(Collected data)
☆ ☆ ☆ ☆ ☆
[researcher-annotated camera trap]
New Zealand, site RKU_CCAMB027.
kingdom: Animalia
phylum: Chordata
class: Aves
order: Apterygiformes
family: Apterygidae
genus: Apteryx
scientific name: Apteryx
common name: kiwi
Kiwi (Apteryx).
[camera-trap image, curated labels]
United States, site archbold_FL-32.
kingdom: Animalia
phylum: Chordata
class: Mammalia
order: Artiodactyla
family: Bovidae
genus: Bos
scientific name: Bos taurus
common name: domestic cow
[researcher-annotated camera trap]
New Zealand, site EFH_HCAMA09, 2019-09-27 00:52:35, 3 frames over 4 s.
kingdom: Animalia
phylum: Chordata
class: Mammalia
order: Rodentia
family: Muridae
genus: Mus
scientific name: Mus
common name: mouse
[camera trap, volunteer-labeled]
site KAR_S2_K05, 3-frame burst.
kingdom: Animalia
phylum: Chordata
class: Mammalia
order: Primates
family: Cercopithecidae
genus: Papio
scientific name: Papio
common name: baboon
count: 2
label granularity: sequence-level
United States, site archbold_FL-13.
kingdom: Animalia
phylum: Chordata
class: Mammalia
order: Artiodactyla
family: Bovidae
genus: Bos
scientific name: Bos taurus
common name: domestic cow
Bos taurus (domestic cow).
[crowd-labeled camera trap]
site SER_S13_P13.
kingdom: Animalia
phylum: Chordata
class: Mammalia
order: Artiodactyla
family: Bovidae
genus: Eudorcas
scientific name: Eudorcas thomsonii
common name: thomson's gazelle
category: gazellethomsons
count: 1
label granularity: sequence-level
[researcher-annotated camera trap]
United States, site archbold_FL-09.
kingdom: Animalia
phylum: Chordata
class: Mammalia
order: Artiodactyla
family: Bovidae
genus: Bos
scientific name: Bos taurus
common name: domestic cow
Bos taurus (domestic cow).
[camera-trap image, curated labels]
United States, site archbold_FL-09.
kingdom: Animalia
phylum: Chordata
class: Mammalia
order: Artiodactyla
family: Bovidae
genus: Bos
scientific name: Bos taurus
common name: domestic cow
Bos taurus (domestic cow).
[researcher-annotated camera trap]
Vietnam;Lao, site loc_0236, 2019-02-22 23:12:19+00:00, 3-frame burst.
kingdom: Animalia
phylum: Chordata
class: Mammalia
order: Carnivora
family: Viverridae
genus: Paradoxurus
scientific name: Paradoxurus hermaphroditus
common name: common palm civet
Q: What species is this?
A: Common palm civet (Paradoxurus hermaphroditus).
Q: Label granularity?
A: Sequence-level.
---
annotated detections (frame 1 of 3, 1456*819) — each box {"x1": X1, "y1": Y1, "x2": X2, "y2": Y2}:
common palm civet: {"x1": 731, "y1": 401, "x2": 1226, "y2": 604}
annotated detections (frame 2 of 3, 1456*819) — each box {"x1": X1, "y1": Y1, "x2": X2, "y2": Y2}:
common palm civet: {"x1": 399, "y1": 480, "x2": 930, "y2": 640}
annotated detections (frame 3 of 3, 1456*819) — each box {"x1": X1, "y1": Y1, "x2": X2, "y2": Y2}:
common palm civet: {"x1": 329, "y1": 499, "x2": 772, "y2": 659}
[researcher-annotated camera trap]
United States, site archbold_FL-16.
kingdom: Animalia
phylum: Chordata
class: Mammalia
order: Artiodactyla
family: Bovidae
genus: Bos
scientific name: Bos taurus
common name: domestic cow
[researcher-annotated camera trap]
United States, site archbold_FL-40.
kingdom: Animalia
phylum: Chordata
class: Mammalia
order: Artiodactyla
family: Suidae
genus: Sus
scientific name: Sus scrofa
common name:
☆ ☆ ☆ ☆ ☆
Problem description:
Match on "States" and copy out every line of the entries that contains it.

Result of the exercise:
United States, site archbold_FL-32.
United States, site archbold_FL-13.
United States, site archbold_FL-09.
United States, site archbold_FL-09.
United States, site archbold_FL-16.
United States, site archbold_FL-40.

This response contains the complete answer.